Ed Danielson mcvouty78 at hotmail.com
Wed Oct 29 14:51:00 PST 2003


Interesting that someone brought up the late Pete Smythe.  I didn't realize 
he was well known outside of metro Denver.  I had the distinct pleasure of 
working with Smythe briefly back in the early 1970s, as a board operator and 
straight man.  Pete was an awfully nice guy, and quite a good piano player.  
He and a partner had bought the radio station where I was working, with the 
idea of launching a radio comeback for Pete, who had been off the air for a 
number of years.  So Pete worked the morning drive shift from his "general 
store" just as he had when I was a kid.  He was very entertaining, though 
the East Tincup shtick seemed kind of dated.  Johnny Carson once called 
Homer and Jethro the "Smothers Brothers of the stone age;" similarly, Pete 
came across as the Garrison Keillor of the stone age.  Other than Pete's 
show, the day's programming was devoted to a sort of "beautiful music" 
format:  the million-and-one-strings orchestra playing the pre-war great 
American songbook.  (I used to sneak a Ralph Sutton record on now and then.)

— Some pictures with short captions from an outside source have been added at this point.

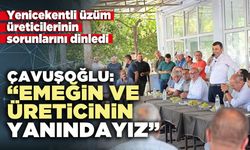 Çavuşoğlu: “Emeğin ve üreticinin yanındayız”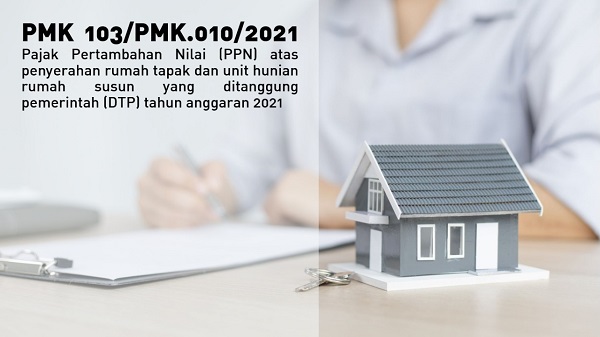Pemerintah memperpanjang insentif PPN Rumah DTP hingga Desember 2021 melalui PMK 103/PMK.010/2021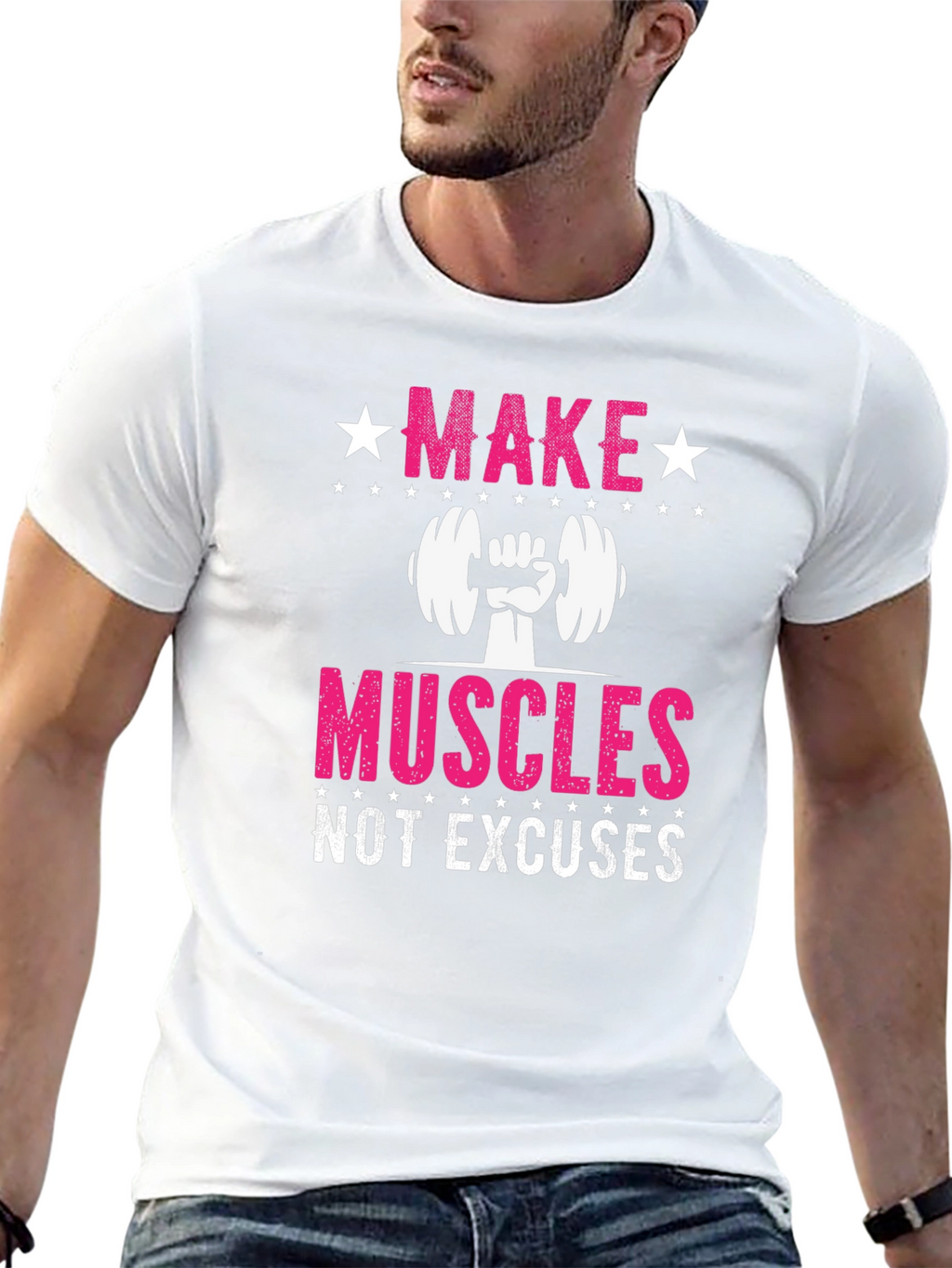 Make Muscles Not Excuses Fitness T-Shirt
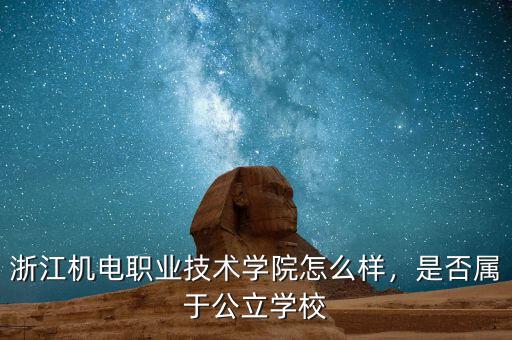 浙江機電職業(yè)技術(shù)學(xué)院怎么樣，是否屬于公立學(xué)校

Did I say this was the 1970s?  You can imagine how Pete's folksy charm went 
over in the disco era -- particularly in Denver, at that time full of 
boomers who had moved here in the 1960s and 1970s because they thought the 
city would be more sympathetic to the counter culture than other places.  He 
bombed, unfortunately.  Although he maintained co-ownership of the station 
for a few years, the partnership struggled to find a format that took off.  
I suggested they turn it into a jazz station -- after all, the ratings were 
already the lowest of any Denver FM station at the time, so what did they 
have to lose?  Management demurred, but, after all the staff were replaced, 
myself included, the station did became a jazz station -- the first KADX, 
call letters eventually appropriated by Dick Gibson for the jazz station he 
later operated -- playing bebop, fusion, soul jazz and everything else but 
trad or swing.  Ultimately it was sold, and became a country-western 
station, but that's another story.  That frequency is now Denver's oldies 
station.

"You might as well fall flat on your face as lean over too far backward."